Last week, KPMG (one of the big four accounting and audit firms) agreed to pay $420,000 to 60 qualified Asian applicants who were allegedly not hired due to their race/ethnicity. The firm entered a conciliation agreement with the DOL/Office of Federal Contract Compliance Programs (OFCCP) after applicant and hiring data was found to have had a disparate impact on the hiring of Asians for the associate audit positions in the Short Hills, New Jersey location. The settlement not only includes back wages and interest but also allows class participants to be considered first for employment in open associate audit positions until six are hired or the list of interested class members is exhausted.
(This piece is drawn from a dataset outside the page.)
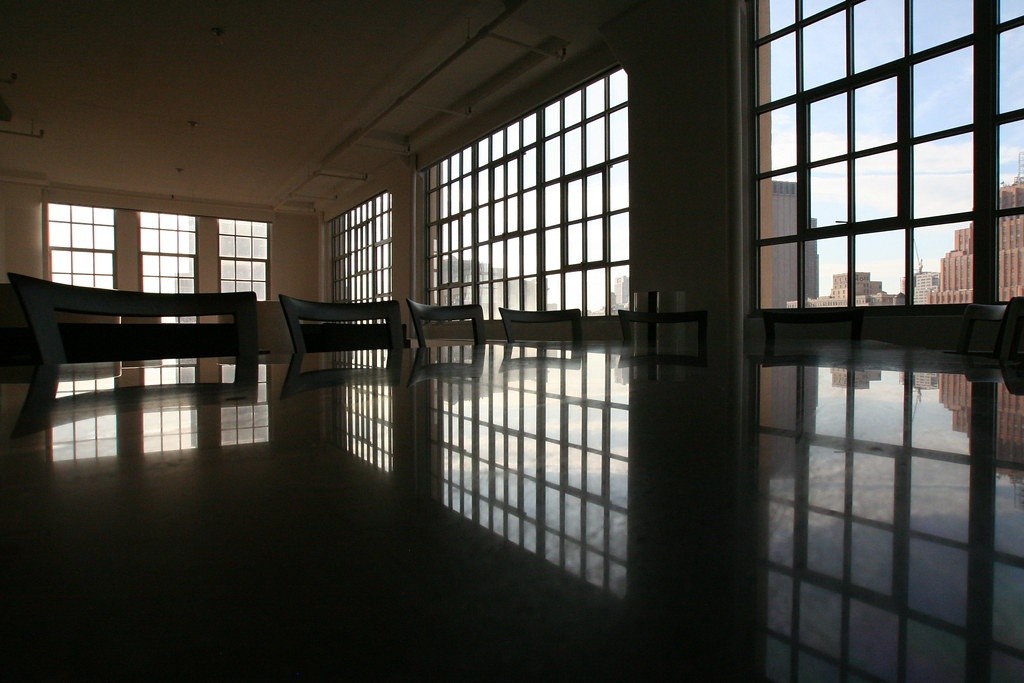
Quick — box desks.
[0,341,1024,683]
I have heard a discussion that this is not a huge expense to such a large, worldwide company. And that is likely true. However, the bad publicity and continuing exposure due to the case will be far-reaching. Not only is there bad press, but claims of this type will likely cause a significant reduction in the applicant pool for open positions at KPMG. The cost of expanding the search for appropriate staff can be significant. In addition, the OFCCP is requiring the firm to revise their hiring practices, policies and procedures, and monitor the selection process through every step for every open recruitment to ensure selection procedures are not having an adverse impact. This information will need to be reported and provided for audit upon request. The legal defence fees alone, which have accumulated since the inception of this case in 2011, make this a very expensive oversight on the part of KPMG.
This settlement effectively closes the OFCCP investigation and claim. But there are still other means of punishment and restitution that may come for KPMG such as the claim of systemic gender pay disparity and promotion discrimination still pending in the U.S. District Court for the Southern District of New York.